MANUEL BORJA-VILLEL | Publicado el 15/06/2012 |

La tristeza se apodera del sistema cultural español. Consciente de este hecho, el director del Museo Reina Sofía,
Manuel Borja-Villel, analiza un modelo que nos ha conducido a la inoperancia y aboga por otros modos de
actuación con el trabajo en red como base de una estructura en la que todos tienen voz.

La escena muestra a dos mujeres y a un niño que sentados se cogen las manos,
impotentes, a la espera de que un planeta llamado Melancholia choque con la Tierra. Al
reconocer lo inevitable de la colisión, el desaliento se apodera de los personajes que,
tras unos momentos de desconcierto, aceptan con apatía la fatalidad. Su única acción
ha consistido en erigir el esqueleto de una choza que, sin duda, remite a la idea de la
casa como refugio ante la amenaza exterior. La tragedia no conlleva la transformación
del mundo conocido, sino su desaparición. Por supuesto, estamos hablando de la última
película de Lars von Trier. Estrenada en el festival de Cannes del año
pasado, Melancholia parece un síntoma de lo que hoy acontece en la cultura,
especialmente en nuestro país.

Si nos atenemos a las múltiples declaraciones y opiniones que sobre los efectos
de la crisis económica se han vertido en la prensa a lo largo de este año, se diría
que una profunda tristeza se ha apoderado del sector cultural español. Habituados
como hemos estado a las magnas (y no tanto) celebraciones o a la inauguración
indiscriminada de grandes equipamientos, la recesión nos ha cogido a contrapié.

Asociada al modelo especulativo en el que se ha basado la economía española, la


implosión, en las dos décadas pasadas, de museos y centros de arte quizás no se debió
tanto al deseo de promover el estudio y la creatividad, como a la urgencia de que estos
atrajesen a un número de visitantes cada vez más amplio, favoreciendo el consumo y la
regeneración urbana. En el proceso se confundió a la cultura con las industrias
culturales. Se exigió a la primera la rentabilidad inmediata y material de las segundas y a
éstas, por contra, se les exoneró de la necesidad de realizar un análisis profundo del
valor de la cultura en la época del capitalismo cognitivo. Las prisas por obtener una
ganancia a corto plazo no permitieron priorizar el trabajo de fondo. No se reformó
nuestro régimen educativo, ni se auspiciaron nuevas formas de intercambio. Y lo
peor es que ni siquiera supimos ver las contradicciones de un sistema que era inviable
de raíz (se invertían grandes sumas para construir edificios monumentales cuyo
mantenimiento absorbía las transferencias públicas o superaba cualquier posibilidad
lógica de autofinanciación), ni lo endeble de una estructura laboral que se asentaba en
la precariedad extrema de nuestros agentes.

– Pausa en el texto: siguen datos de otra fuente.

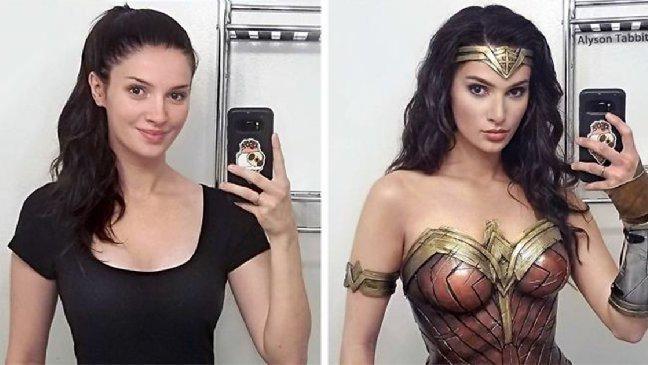 ec8db8eb84ac9 2 - [Photos] Cette cosplayeuse peut devenir qui elle veut!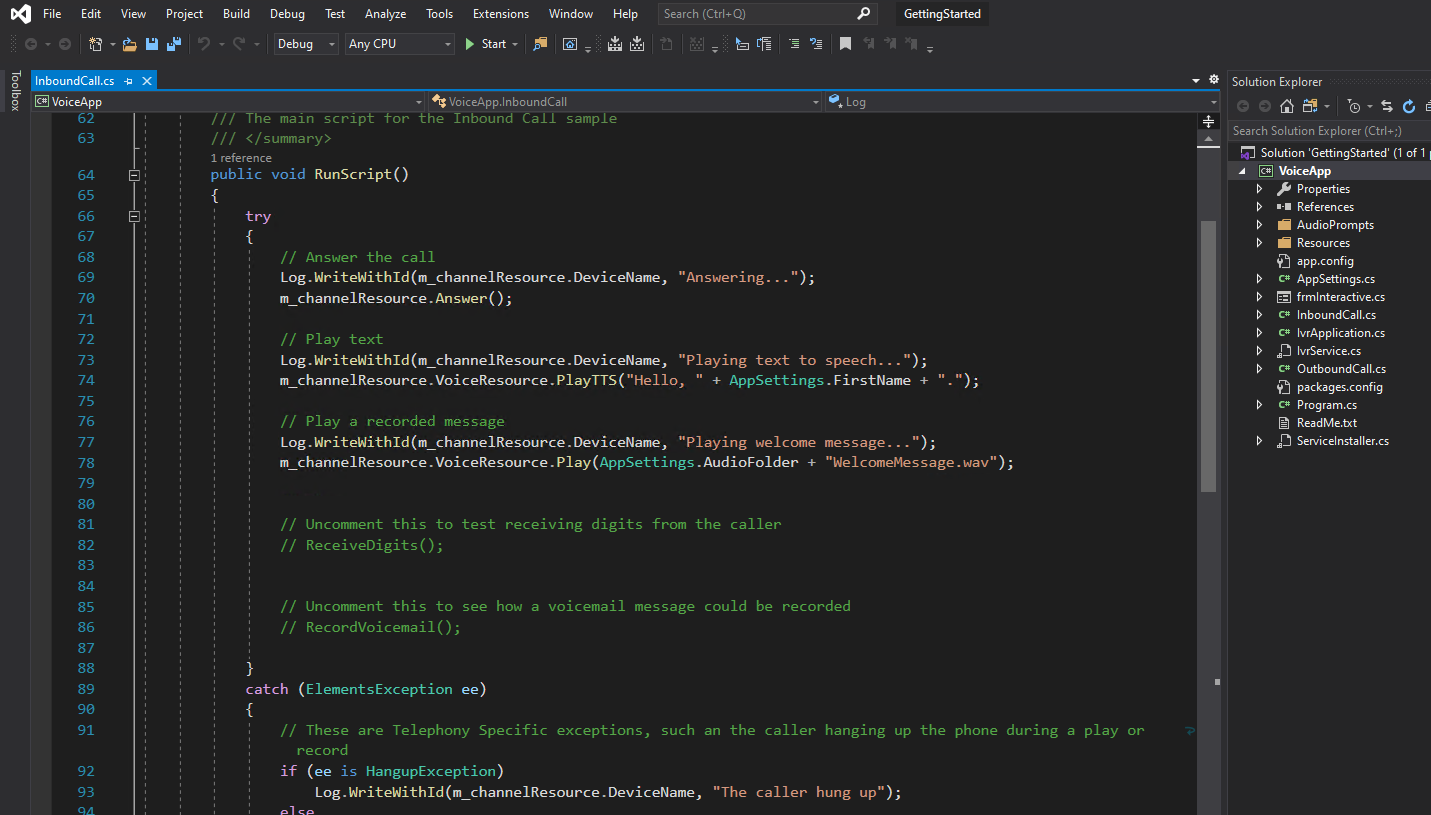 Design your App with Ease in Visual Studio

Ahora bien, reconocer los errores de un modelo no significa ignorar los logros obtenidos.
Por ejemplo, durante los años de bonanza, se han formado colecciones de relieve, se ha
reforzado la autonomía de las instituciones (a pesar de algunos amagos recientes en la
dirección contraria) y se ha elevado el nivel de nuestra exigencia intelectual al mismo
tiempo que se acercaba el arte a la gente. La recesión no debe llevarnos a posiciones
involutivas, cuando no abiertamente hostiles, hacia el arte contemporáneo, ya que los
excesos que se hayan cometido tienen que ver con el uso demagógico de la cultura, no
con la experimentación estética. En esta línea, con la excusa de la crisis se ha
afianzado en algunos sectores de nuestro país el convencimiento de que no debe
pagarse con el dinero de todos aquello que, en apariencia, solo sirve para el
disfrute de unos pocos. Es cierto que no se pueden construir programas de espaldas
al público, pero también que no todos los centros han de ser lugares de seducción
masiva. El que una actividad sea minoritaria no quiere decir que sea elitista. La sociedad
se compone, de hecho, de una multiplicidad de minorías que se organizan alrededor de
textos, deseos o afectos. Cuanto más dinámicas sean esas minorías y más antagonicen
entre sí, más viva es la sociedad que las alberga.
Se ha de exigir que las administraciones sigan apoyando decididamente a la cultura,
aunque es evidente que no van a poder hacerlo en la medida en que ha sido habitual
hasta ahora. Tendrá que idearse una estructura económica nueva y sostenible, que
implique también al sector privado. El riesgo reside en que solo pervivan proyectos de
carácter espectacular o que respondan a un registro generalista, esto es, aquellos que
ofrezcan un mayor retorno mediático al patrocinador. La crisis actual ha puesto de
manifiesto la vacuidad de la cultura del evento y la necesidad de proteger e
impulsar aquello que realmente genera valor social, superando la falsa dicotomía
establecida entre la cultura de elite y la popular. Tampoco hemos de imaginar que lo
público se halla ya completamente deslindado de lo privado; sabemos que aquél no ha
sido en tiempos recientes un impedimento para la expropiación del trabajo creativo. El
debate deber ser reorientado hacia lo común, que se refiere tanto a ese ser juntos de la
comunidad, como a la riqueza común de aquello que se considera de todos y que
incluye los resultados de la producción social necesarios para el desarrollo colectivo.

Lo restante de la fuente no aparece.